WHAT NEEDS TO BE DONE ▸ Copy the data below word for word, beginning at the line that has "Spatially speaking, which" and stopping after the last line of the data.

MATERIAL FOR THE TASK ▸
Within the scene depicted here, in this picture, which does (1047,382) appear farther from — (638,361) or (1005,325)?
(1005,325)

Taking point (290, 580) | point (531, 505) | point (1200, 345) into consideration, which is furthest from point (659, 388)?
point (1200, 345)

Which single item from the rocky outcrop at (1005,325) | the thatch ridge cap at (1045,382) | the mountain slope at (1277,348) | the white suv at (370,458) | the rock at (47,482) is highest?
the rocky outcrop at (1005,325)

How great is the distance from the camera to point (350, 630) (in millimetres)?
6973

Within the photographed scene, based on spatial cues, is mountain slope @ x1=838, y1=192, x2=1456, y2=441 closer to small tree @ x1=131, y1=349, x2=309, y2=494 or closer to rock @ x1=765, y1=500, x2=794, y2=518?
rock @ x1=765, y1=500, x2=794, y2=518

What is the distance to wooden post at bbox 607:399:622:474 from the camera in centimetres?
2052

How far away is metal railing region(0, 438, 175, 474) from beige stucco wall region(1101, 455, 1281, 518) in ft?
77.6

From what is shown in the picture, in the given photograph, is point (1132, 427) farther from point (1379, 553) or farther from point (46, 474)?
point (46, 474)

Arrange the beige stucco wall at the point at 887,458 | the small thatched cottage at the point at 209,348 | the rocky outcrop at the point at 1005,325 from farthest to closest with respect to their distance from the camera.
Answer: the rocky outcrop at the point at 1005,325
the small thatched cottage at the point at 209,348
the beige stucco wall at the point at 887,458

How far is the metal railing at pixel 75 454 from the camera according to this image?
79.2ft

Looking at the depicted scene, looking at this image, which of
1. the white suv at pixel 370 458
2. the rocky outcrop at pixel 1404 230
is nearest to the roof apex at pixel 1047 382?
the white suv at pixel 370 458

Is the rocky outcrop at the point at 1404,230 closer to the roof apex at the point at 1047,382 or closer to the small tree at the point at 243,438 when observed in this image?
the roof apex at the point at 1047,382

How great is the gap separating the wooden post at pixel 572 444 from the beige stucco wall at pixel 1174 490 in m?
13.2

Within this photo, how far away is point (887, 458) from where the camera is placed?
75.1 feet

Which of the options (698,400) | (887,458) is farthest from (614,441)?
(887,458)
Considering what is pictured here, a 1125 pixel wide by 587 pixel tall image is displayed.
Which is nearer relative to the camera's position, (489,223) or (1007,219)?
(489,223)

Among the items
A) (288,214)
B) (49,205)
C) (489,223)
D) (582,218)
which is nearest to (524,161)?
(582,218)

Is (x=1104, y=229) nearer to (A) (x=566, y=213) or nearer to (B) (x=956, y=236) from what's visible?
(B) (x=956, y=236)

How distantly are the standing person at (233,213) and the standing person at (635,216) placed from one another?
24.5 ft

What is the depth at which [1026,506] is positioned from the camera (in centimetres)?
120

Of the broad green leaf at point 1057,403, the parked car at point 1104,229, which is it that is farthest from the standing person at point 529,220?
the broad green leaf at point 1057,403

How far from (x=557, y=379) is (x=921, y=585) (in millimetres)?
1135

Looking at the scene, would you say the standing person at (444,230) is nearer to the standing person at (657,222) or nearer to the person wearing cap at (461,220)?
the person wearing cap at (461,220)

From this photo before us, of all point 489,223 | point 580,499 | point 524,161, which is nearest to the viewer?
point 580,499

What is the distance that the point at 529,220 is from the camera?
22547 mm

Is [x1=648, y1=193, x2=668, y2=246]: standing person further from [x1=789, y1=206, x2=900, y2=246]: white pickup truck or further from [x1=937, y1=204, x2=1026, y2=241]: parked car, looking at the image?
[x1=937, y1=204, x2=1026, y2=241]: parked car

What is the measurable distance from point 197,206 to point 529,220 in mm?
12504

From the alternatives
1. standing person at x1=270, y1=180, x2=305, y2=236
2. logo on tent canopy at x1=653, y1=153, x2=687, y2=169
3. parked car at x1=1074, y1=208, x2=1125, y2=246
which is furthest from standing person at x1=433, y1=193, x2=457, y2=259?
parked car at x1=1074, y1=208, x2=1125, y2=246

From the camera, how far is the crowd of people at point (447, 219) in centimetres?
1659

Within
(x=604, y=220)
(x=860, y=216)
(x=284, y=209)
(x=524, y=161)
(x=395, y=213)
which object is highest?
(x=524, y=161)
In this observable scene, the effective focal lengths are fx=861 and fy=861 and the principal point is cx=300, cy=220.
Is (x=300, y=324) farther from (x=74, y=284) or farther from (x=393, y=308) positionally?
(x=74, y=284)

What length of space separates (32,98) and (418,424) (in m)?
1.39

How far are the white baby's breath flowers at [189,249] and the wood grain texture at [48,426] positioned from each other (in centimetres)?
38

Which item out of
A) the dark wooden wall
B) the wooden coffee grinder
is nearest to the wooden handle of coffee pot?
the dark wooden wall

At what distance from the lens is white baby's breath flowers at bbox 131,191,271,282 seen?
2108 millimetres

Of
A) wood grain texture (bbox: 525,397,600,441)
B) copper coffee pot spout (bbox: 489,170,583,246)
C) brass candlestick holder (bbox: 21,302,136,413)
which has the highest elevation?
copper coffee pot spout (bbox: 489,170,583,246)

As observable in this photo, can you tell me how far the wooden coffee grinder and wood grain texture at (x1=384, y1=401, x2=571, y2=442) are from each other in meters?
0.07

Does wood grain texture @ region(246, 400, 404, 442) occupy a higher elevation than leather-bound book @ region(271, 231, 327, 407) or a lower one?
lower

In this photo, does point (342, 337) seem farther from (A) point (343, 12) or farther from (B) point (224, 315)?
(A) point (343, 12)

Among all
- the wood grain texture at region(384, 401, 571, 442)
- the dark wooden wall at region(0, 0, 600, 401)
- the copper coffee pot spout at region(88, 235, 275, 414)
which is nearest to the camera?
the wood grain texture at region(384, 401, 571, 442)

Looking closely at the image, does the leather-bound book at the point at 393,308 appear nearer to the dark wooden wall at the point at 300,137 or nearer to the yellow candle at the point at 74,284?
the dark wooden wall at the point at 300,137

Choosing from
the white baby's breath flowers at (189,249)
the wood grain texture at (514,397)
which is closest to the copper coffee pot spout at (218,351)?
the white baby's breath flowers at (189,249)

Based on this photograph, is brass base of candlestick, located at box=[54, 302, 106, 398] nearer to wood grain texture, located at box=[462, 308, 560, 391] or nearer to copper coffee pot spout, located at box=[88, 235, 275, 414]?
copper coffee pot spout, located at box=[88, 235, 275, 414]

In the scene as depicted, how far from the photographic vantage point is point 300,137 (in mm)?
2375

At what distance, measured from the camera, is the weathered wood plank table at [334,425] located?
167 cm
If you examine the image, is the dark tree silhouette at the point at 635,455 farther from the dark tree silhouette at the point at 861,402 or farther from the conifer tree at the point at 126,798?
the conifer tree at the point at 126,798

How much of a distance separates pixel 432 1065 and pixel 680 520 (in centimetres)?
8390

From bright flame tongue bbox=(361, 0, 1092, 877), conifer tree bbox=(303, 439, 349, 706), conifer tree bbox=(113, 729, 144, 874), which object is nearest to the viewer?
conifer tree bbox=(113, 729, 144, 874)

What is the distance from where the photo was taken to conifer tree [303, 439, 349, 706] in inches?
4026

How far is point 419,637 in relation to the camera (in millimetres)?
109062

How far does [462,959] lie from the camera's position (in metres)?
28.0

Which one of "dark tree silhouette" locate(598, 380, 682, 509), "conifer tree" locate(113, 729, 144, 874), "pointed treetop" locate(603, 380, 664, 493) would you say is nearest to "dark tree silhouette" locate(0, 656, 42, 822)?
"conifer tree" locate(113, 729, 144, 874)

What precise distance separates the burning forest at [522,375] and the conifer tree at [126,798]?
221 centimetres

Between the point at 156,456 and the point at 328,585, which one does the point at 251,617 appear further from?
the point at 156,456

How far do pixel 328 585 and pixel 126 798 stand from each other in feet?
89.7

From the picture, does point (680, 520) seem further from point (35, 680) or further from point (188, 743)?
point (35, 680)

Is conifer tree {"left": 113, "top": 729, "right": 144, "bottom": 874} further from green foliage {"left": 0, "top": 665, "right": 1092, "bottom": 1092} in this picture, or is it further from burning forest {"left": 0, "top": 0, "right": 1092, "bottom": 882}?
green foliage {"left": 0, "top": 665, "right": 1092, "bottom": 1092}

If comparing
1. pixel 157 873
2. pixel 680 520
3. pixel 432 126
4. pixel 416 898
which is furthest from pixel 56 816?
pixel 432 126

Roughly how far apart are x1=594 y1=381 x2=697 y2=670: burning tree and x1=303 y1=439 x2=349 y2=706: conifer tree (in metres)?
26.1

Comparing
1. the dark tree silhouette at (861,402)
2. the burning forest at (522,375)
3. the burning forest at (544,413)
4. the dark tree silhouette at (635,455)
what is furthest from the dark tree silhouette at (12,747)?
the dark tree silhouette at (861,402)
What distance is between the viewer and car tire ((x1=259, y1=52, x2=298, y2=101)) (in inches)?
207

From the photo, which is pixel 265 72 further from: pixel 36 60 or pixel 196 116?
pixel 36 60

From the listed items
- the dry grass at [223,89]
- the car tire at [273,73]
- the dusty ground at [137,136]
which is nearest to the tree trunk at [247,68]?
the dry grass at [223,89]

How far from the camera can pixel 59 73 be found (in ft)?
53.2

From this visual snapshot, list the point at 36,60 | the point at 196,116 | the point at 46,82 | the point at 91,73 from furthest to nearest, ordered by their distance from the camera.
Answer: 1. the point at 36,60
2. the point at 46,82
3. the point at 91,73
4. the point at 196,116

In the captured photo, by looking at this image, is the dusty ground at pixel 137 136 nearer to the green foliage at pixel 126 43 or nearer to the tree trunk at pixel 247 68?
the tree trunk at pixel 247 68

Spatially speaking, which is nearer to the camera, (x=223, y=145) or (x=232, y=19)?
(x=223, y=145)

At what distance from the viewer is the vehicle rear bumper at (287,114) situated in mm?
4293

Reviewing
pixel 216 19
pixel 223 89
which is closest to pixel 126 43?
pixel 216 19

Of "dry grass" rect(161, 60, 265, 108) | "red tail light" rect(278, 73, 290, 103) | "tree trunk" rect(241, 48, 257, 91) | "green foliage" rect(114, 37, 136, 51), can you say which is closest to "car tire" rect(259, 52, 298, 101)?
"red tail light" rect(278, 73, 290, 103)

OUTPUT OF THE TASK ▸
Spatially speaking, which is nearer to the camera, (x=223, y=145) or (x=232, y=19)?
(x=223, y=145)

At what distance from the viewer is the vehicle rear bumper at (287,114) situated in mm?
4293

Reviewing
pixel 216 19
pixel 223 89
which is closest to pixel 126 43?
pixel 216 19

Of "dry grass" rect(161, 60, 265, 108) | "red tail light" rect(278, 73, 290, 103) | "tree trunk" rect(241, 48, 257, 91) | "green foliage" rect(114, 37, 136, 51), can you say which is closest to "car tire" rect(259, 52, 298, 101)?
"red tail light" rect(278, 73, 290, 103)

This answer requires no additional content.